Il servitore, d'altro canto, aveva preferito non indagare oltre e non le aveva più rivolto la parola fino a quando non erano giunti alla porta della stanza delle benedette, dove aveva soffocato un verso sorpreso davanti alla serratura scassinata.

"Perdonatemi" aveva sussurrato Nives, senza sapere se si stesse riferendo all'uscio o al fatto che l'avesse fatto svegliare in piena notte. Aveva aggiunto un ringraziamento veloce ed era corsa al suo letto, sotto le cui coperte si era infilata nel modo più rapido e silenzioso possibile. Solo quando aveva udito lo scatto del chiavistello si era concessa di tornare a respirare, per poi mettersi supina e sfiorarsi le labbra; le aveva sentite pulsare sotto la tenera carne dei polpastrelli, come se il leggero tocco a cui erano state sottoposte fosse stato impresso a fuoco nella carne. Un marchio della sua impurezza.

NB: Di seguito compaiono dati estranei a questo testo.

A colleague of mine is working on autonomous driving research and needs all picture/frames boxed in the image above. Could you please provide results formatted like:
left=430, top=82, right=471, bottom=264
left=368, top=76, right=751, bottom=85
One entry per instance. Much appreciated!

Se fosse stata una dama, o anche solo una giovinetta più smaliziata, si sarebbe addormentata con un sorriso, desiderosa di raccontare cos'era accaduto e senza alcun tormento. Eppure, si era sentita schiacciata dai sensi di colpa che le stavano ancora risalendo per la gola, dandole la nausea.

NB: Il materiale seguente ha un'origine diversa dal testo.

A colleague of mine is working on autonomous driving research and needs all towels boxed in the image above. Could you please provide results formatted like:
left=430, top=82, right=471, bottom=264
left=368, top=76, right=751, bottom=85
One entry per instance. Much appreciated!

Sarebbe bastato allontanarsi, non entrare nella camera, non uscire dal letto, e non sarebbe accaduto niente. Ma lei, ingenua, si era fidata, attratta dagli sguardi dolci e divertiti che le aveva rivolto l'altro e dalla speranza di riuscire a sfuggire dalla situazione spinosa in cui si era trovata.

"Bruciano ancora..." pensò, evitando lo sguardo della compagna. Era terrorizzata dal pensiero che le altre potessero leggere la colpa di cui si era macchiata. "Sembra essere appena accaduto."

Le parole di Leila la riportarono al presente. "Ha nevicato, Nives! Ha nevicato!"

"E quindi?" domandò con una smorfia, abbandonando le coperte. Notò un bottone ai piedi del letto e, rapida, lo fece sparire sotto con un debole calcio, per poi dirigersi alla finestra e osservare la città imbiancata, ancora immersa in un freddo e buio silenzio.